= Extracted text =
=== Begin Enclosure ===

Madame Chair, another issue raised in the Justice
Department memorandum was the provisions related to the
recognition of ancestral native Virgin Islanders and native
Virgin Islanders. The rationale for the inclusion of these
sections should be seen within the context of the unique socio-
cultural and political history of the territory.
Prior to the transfer of jurisdiction from Denmark to the
United States by the treaty accession in 1917, the people of
the Danish West Indies, who are largely of African descent,
were enslaved for over 200 years with all of the attendant
abuses. On July 3, 1848, the Danish government was forced to
ratify the freedom of the enslaved ancestral Virgin Islanders
due to a meticulously planned revolt. By this act, the newly
freed Africans now considered themselves as full citizens,
equal to the Europeans for whom they still worked.
However, they were quickly disillusioned by the labor act
of January 1849, a euphemism for a code of decrees that
virtually placed them back into slave-like conditions once
again. This left them no money to invest or advance themselves
economically, socially, or politically. Our ancestors resisted
this recapitulation by Denmark for 30 years, which culminated
in a laborers' revolt in 1878 known as the Fireburn.
After this, our ancestors believed they would be fully able
to participate as citizens in their homeland. But once again,
they were disillusioned because the Danish colonial laws
provided prohibitive income and property ownership requirements
that precluded the laborers from voting and running for office.
Therefore, whether during or after chattel slavery, whenever
our ancestors sought to effectuate social and political reform,
they had to do so violently because there were no legal
mechanisms available to them to obtain their civil and human
rights.

=== End Enclosure ===

= Source data =
=== Begin Enclosure ===

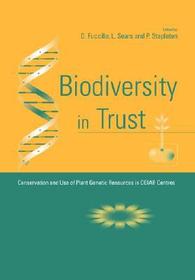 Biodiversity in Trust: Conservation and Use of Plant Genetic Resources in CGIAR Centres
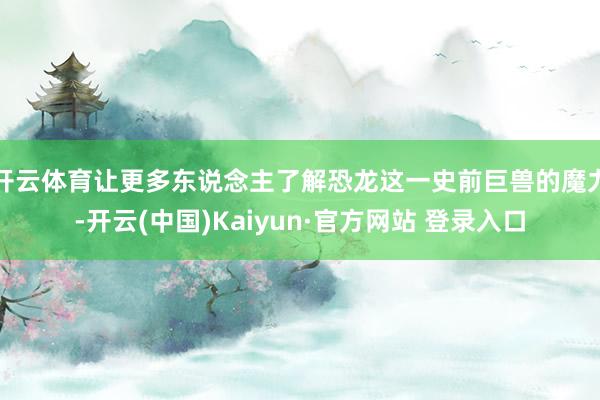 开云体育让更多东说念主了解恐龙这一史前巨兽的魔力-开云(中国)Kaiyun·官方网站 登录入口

=== End Enclosure ===

= Aim of the exercise =
Retype the passage above on the recognition of native Virgin Islanders in full, reproducing every word, line, and punctuation mark without change.

= Reply to the task =
Madame Chair, another issue raised in the Justice
Department memorandum was the provisions related to the
recognition of ancestral native Virgin Islanders and native
Virgin Islanders. The rationale for the inclusion of these
sections should be seen within the context of the unique socio-
cultural and political history of the territory.
Prior to the transfer of jurisdiction from Denmark to the
United States by the treaty accession in 1917, the people of
the Danish West Indies, who are largely of African descent,
were enslaved for over 200 years with all of the attendant
abuses. On July 3, 1848, the Danish government was forced to
ratify the freedom of the enslaved ancestral Virgin Islanders
due to a meticulously planned revolt. By this act, the newly
freed Africans now considered themselves as full citizens,
equal to the Europeans for whom they still worked.
However, they were quickly disillusioned by the labor act
of January 1849, a euphemism for a code of decrees that
virtually placed them back into slave-like conditions once
again. This left them no money to invest or advance themselves
economically, socially, or politically. Our ancestors resisted
this recapitulation by Denmark for 30 years, which culminated
in a laborers' revolt in 1878 known as the Fireburn.
After this, our ancestors believed they would be fully able
to participate as citizens in their homeland. But once again,
they were disillusioned because the Danish colonial laws
provided prohibitive income and property ownership requirements
that precluded the laborers from voting and running for office.
Therefore, whether during or after chattel slavery, whenever
our ancestors sought to effectuate social and political reform,
they had to do so violently because there were no legal
mechanisms available to them to obtain their civil and human
rights.